-- Exercise prompt --
Read through the records. Copy each line that has the word "squirrel".

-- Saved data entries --
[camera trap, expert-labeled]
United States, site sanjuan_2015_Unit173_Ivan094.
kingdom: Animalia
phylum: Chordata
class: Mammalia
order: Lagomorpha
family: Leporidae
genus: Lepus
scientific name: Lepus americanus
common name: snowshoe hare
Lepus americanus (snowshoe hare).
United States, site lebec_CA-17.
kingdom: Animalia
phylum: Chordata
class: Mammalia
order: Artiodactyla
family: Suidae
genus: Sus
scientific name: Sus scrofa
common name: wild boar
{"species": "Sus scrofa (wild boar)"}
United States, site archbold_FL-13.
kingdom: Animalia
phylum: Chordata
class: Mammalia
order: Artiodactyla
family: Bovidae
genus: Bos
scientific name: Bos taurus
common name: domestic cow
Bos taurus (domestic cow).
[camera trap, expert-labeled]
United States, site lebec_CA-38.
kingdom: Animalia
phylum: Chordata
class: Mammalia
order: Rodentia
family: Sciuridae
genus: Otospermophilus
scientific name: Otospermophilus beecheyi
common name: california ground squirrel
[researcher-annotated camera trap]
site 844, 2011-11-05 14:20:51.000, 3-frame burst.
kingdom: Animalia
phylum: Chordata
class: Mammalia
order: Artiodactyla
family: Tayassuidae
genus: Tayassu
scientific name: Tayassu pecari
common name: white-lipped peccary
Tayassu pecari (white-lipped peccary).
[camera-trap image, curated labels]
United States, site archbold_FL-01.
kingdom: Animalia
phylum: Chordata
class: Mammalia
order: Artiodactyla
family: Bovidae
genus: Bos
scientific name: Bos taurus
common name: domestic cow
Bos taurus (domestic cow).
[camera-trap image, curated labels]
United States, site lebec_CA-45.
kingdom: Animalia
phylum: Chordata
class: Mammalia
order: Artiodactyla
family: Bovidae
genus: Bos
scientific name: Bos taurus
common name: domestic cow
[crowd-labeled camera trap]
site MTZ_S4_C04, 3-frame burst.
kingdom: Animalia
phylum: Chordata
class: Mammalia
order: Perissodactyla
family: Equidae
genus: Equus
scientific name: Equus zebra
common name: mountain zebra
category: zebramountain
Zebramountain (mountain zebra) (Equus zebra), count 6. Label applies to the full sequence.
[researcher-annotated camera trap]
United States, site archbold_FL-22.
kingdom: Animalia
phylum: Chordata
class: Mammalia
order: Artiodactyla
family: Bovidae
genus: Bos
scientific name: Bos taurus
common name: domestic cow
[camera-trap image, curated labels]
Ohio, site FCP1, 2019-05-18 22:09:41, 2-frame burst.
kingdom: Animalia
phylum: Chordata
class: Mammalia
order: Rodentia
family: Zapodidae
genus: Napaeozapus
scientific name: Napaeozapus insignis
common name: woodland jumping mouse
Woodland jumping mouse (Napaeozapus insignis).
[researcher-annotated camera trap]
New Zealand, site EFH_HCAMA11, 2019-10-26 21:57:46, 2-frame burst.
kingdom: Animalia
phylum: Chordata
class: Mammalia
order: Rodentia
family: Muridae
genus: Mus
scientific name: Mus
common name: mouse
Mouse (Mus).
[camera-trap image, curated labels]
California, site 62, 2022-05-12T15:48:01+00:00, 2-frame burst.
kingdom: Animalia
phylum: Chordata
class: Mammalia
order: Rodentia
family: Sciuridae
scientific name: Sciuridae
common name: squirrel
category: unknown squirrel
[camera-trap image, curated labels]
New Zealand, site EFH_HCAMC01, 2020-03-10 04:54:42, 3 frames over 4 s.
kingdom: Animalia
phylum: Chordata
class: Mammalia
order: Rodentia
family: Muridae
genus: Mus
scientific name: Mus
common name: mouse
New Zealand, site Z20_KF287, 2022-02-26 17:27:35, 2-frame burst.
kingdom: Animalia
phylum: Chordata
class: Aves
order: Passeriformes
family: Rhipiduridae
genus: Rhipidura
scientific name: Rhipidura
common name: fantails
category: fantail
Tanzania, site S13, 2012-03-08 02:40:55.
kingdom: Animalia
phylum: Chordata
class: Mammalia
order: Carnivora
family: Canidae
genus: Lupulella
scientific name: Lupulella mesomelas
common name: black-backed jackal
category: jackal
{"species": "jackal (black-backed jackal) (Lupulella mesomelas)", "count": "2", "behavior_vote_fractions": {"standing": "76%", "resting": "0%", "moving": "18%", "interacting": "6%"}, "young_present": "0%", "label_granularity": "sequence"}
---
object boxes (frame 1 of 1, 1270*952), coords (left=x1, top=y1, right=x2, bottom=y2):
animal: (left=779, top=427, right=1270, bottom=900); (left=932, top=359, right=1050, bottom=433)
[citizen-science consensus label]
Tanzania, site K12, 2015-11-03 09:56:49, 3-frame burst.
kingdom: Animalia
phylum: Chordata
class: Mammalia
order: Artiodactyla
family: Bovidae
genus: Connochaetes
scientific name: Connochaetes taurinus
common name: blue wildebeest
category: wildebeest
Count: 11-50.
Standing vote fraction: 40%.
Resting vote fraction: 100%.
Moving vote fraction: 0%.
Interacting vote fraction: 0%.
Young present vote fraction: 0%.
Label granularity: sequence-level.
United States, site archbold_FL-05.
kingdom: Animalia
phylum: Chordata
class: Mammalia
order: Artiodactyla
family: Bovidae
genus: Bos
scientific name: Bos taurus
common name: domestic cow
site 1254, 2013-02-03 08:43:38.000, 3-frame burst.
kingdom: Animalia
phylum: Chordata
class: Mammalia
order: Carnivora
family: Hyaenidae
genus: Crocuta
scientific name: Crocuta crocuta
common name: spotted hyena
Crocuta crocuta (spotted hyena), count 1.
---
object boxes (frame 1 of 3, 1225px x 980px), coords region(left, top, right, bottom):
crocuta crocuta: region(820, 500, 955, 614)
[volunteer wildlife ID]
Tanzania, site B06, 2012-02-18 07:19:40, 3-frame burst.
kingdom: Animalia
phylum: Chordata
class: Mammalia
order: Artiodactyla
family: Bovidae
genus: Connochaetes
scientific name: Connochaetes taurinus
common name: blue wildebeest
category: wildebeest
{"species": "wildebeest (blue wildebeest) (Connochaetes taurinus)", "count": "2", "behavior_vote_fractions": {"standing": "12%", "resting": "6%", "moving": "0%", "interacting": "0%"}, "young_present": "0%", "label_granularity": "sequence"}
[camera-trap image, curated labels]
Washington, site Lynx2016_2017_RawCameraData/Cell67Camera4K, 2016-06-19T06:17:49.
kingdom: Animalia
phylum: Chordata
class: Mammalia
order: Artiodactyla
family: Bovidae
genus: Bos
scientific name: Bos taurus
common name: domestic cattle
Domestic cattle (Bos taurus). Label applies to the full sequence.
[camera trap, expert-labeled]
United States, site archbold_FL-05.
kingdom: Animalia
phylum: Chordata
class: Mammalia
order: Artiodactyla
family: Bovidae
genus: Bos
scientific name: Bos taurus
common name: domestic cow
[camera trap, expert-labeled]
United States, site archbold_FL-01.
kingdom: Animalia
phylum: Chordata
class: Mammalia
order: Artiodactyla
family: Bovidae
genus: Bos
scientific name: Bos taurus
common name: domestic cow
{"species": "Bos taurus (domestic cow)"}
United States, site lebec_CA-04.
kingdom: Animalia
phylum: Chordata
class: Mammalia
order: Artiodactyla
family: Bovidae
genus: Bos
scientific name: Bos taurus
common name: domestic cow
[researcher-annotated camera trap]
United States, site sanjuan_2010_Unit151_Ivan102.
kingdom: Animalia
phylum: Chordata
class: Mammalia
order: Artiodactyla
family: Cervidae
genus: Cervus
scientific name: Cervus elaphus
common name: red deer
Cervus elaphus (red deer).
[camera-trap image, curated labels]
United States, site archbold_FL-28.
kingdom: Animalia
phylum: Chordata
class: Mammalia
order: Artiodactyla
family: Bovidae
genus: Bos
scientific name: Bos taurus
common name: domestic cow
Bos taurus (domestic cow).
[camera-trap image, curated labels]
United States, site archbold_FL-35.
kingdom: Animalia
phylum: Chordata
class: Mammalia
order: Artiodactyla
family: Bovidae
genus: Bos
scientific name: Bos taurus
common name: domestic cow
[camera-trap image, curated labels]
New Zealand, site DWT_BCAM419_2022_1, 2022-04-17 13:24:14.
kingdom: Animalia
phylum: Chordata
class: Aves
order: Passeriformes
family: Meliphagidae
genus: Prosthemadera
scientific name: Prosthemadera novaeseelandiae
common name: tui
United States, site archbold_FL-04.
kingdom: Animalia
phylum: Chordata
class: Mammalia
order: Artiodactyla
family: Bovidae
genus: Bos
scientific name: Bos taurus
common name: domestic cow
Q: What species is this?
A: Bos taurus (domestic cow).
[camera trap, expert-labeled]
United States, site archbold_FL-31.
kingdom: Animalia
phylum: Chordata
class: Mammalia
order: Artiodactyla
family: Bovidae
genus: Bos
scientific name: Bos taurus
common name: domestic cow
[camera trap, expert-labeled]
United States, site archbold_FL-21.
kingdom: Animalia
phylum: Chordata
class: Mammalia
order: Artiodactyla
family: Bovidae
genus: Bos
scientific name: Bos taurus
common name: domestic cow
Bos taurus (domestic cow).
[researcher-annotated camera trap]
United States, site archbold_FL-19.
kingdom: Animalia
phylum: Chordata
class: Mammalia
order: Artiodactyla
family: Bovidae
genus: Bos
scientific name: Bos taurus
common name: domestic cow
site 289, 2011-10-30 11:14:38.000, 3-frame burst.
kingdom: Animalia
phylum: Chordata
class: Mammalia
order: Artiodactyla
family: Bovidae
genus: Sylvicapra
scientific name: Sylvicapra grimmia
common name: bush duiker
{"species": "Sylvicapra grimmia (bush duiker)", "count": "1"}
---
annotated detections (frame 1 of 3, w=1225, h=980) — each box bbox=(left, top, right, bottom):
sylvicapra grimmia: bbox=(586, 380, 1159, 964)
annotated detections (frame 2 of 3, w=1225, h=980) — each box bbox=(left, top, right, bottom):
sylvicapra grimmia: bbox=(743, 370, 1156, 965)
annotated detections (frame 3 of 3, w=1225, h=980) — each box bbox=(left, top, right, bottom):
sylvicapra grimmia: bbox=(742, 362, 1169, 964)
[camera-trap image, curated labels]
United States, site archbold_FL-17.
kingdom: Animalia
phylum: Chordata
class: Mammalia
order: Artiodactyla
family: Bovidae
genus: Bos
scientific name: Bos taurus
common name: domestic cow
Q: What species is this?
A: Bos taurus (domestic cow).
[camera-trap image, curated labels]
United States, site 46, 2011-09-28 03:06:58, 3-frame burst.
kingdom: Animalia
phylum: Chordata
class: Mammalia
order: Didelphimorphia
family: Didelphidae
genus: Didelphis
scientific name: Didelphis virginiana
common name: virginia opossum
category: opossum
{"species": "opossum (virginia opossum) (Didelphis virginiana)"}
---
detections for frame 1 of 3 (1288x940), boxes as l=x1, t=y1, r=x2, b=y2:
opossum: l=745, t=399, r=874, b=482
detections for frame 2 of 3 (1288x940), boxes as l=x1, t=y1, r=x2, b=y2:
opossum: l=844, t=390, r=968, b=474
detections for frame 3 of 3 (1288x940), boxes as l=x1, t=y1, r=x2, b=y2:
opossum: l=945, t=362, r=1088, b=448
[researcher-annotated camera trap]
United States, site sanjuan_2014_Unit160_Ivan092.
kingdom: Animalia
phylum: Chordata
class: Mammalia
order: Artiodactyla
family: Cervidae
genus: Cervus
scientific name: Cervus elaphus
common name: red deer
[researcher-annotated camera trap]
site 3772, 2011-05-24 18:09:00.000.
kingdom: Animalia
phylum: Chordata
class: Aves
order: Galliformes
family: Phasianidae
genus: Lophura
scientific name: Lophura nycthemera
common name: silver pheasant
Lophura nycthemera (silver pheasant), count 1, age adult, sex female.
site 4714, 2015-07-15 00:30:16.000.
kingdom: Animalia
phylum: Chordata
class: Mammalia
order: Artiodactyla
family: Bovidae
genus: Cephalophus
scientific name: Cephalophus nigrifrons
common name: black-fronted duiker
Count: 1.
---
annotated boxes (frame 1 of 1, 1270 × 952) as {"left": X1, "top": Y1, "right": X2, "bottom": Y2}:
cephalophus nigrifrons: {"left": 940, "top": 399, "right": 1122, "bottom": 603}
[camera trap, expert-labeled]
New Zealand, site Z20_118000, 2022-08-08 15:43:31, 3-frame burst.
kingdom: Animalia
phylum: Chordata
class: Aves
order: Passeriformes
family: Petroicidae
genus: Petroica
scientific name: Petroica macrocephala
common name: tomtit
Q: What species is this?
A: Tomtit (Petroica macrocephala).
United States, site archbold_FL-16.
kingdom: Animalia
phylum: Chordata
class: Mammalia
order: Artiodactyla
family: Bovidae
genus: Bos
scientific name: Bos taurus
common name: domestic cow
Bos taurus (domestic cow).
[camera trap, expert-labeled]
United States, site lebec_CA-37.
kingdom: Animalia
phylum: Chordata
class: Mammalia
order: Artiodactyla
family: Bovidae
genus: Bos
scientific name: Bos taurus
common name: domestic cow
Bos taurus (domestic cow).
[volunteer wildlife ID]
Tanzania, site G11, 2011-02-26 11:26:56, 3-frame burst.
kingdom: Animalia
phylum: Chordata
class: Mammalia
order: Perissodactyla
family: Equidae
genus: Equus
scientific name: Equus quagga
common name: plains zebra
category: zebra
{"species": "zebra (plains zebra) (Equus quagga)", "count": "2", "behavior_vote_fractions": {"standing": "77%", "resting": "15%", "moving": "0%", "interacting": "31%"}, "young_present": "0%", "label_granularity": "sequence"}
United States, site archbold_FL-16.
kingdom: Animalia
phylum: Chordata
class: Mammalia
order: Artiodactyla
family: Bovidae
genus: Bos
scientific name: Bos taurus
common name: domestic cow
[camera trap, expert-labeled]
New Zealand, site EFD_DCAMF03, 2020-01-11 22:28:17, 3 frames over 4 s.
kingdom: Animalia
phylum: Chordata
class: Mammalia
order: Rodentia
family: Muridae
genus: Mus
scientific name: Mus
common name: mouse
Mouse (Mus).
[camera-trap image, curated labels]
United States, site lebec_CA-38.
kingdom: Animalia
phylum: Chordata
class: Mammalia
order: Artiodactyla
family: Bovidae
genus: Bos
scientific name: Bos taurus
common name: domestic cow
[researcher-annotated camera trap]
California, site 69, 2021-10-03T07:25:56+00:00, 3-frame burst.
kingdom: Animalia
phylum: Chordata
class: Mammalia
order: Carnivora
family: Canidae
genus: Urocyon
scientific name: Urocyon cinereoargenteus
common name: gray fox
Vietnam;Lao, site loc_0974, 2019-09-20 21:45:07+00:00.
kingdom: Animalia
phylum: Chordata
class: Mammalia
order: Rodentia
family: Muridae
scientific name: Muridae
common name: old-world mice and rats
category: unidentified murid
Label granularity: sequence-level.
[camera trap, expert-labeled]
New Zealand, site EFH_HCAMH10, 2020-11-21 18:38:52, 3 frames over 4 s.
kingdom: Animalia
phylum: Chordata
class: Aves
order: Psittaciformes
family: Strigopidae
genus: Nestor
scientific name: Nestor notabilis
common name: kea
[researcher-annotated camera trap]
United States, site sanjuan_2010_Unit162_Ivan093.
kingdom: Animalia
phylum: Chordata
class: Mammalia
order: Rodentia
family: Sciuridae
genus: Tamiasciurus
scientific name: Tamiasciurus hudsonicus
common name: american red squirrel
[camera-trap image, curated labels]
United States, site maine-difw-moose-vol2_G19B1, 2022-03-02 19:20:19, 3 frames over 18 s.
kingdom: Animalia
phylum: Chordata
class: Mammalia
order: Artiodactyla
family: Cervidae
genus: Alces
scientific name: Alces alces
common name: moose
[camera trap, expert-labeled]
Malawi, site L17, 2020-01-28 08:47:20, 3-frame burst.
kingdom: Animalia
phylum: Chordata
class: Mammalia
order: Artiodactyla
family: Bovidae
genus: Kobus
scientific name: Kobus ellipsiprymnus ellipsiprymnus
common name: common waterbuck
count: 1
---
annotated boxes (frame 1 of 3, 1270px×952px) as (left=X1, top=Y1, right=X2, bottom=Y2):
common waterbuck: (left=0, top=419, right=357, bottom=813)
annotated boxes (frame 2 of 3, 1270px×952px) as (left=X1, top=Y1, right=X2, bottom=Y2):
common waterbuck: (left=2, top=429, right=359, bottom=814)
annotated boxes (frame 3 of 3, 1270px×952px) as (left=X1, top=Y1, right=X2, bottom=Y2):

-- Task response --
common name: california ground squirrel
common name: squirrel
category: unknown squirrel
common name: american red squirrel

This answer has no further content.